O que ouvimos então no Lux, depois de termos estado à conversa com Nicola Cruz, é aquilo que muitos outros fãs ouvirão nos próximos espectáculos do músico. «Não quero chamar-lhe "Siku tour", compromete demasiado. Cria falsas expectativas». Este, diz, «é um disco que tem momentos em que estás mais tranquilo, outros mais dançáveis, e por aí fora. O que faço sempre é tocar música nova, composta no momento, e integrar-lhe partes do Siku que ache que se conjuguem com um contexto de clube». Mas o objectivo do álbum não era o de soar mais "tradicional"? «Não necessariamente. Um dos meus objectivos era desafiar-me a mim mesmo. Experimentei com sound design, microfonia, acústica. Talvez por isso soe mais tradicional». E se Prender El Alma, o disco anterior, teve direito a um álbum de remisturas, não se espere o mesmo de Siku. «Não quero», e se quisesse, as remisturas «teriam que ser feitas por alguém em quem confiasse, amigos próximos. O Peter Power, por exemplo».
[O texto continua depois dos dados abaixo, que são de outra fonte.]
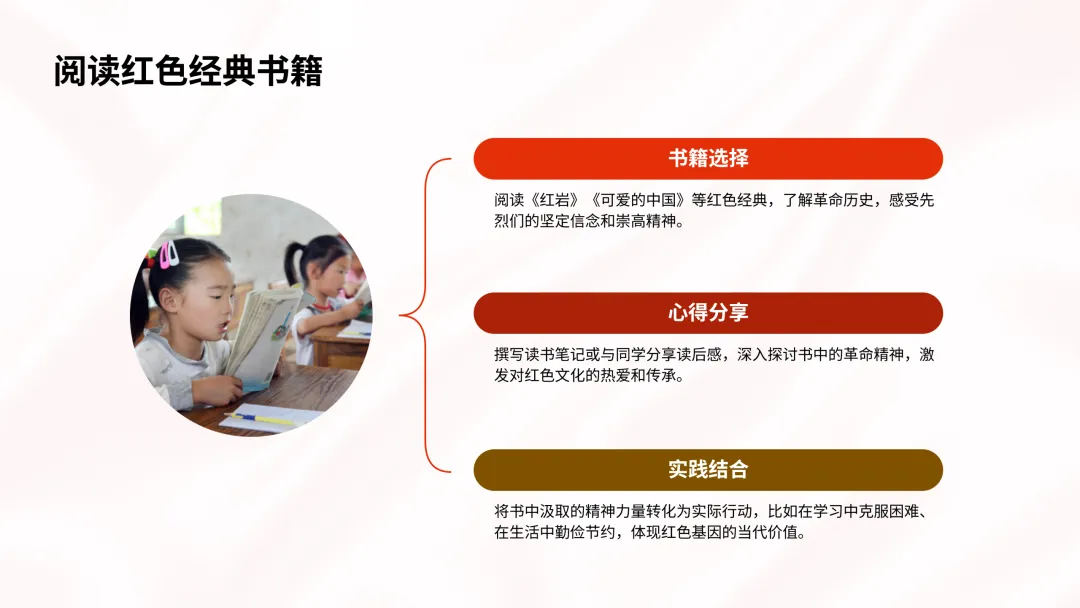 阅读红色经典书籍

书籍选择

阅读《红岩》《可爱的中国》等红色经典，了解革命历史，感受先烈们的坚定信念和崇高精神。

心得分享

撰写读书笔记或与同学分享读后感，深入探讨书中的革命精神，激发对红色文化的热爱和传承。

实践结合

将书中汲取的精神力量转化为实际行动，比如在学习中克服困难、在生活中勤俭节约，体现红色基因的当代价值。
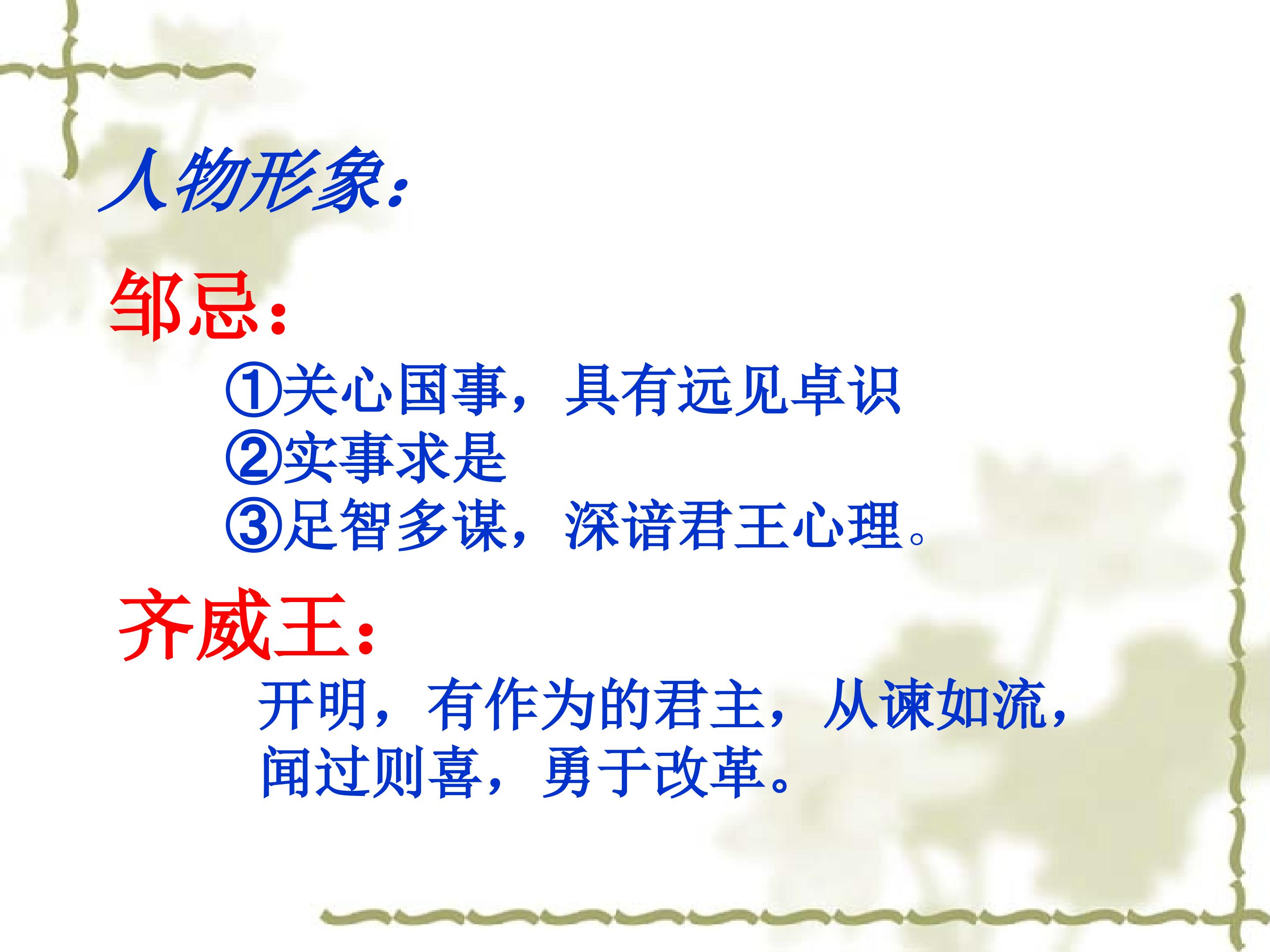 人物形象：

邹忌：

①关心国事，具有远见卓识
②实事求是
③足智多谋，深谙君王心理。

齐威王：

开明，有作为的君主，从谏如流，闻过则喜，勇于改革。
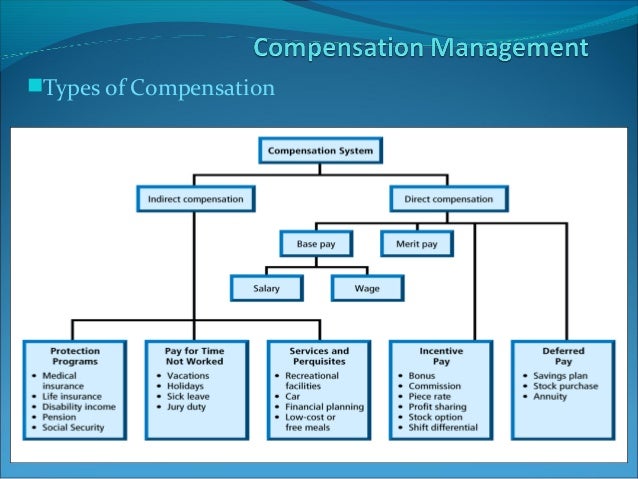 Compensation Management

Types of Compensation

Compensation System

Indirect compensation

Direct compensation

Base pay

Merit pay

Salary

Wage

Protection Programs
• Medical insurance
• Life insurance
• Disability income
• Pension
• Social Security

Pay for Time Not Worked
• Vacations
• Holidays
• Sick leave
• Jury duty

Services and Perquisites
• Recreational facilities
• Car
• Financial planning
• Low-cost or free meals

Incentive Pay
• Bonus
• Commission
• Piece rate
• Profit sharing
• Stock option
• Shift differential

Deferred Pay
• Savings plan
• Stock purchase
• Annuity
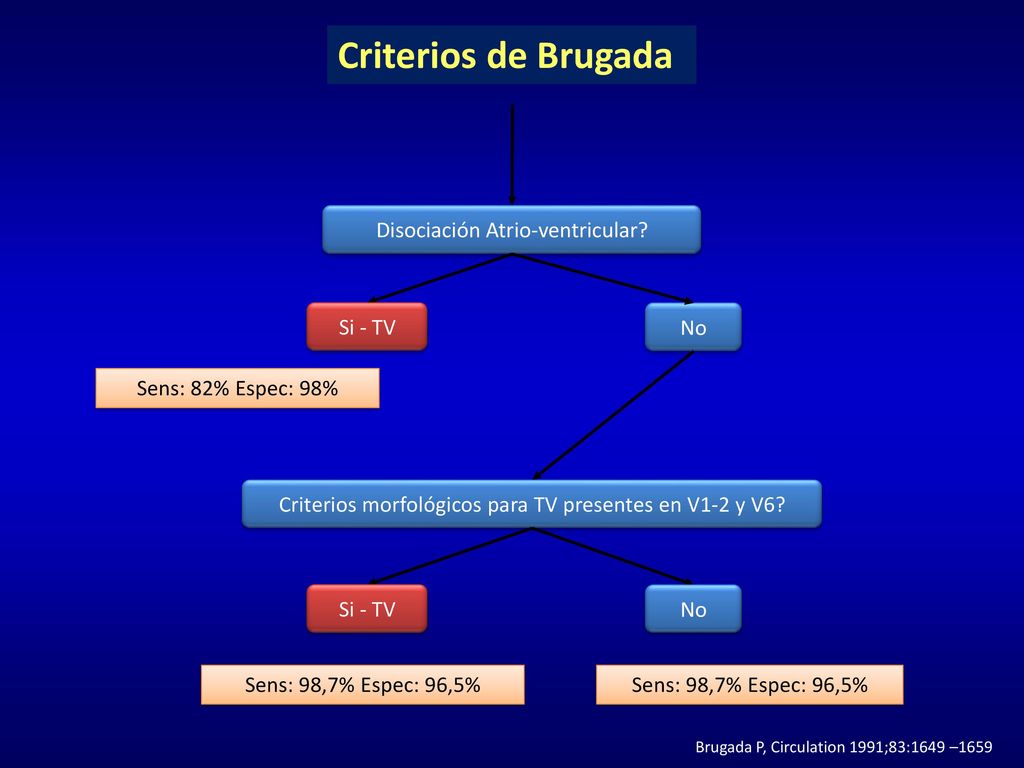 Criterios de Brugada

Disociación Atrio-ventricular?

Si - TV

No

Sens: 82% Espec: 98%

Criterios morfológicos para TV presentes en V1-2 y V6?

Si - TV

No

Sens: 98,7% Espec: 96,5%

Sens: 98,7% Espec: 96,5%

Brugada P, Circulation 1991;83:1649 –1659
Tradicional ou não, com remisturas ou não, Siku é precisamente aquilo que um clube não tende a ser: um raio de luz. Um encanto numa era que os não tem. Uma prova de que é possível convivermos todos, sem discussões, sem lamentos, sem nada para além do respeito e sorrisos mútuos. Numa entrevista anterior, Nicola Cruz afirmou «sentir uma essência que nos liga a todos». Se ela existe de facto, por que motivo procuramos, incessantemente, construir tantos muros? «Por egoísmo, talvez. Somos criadores e destruidores». Como Deus? «Sim, cada um se crê Deus».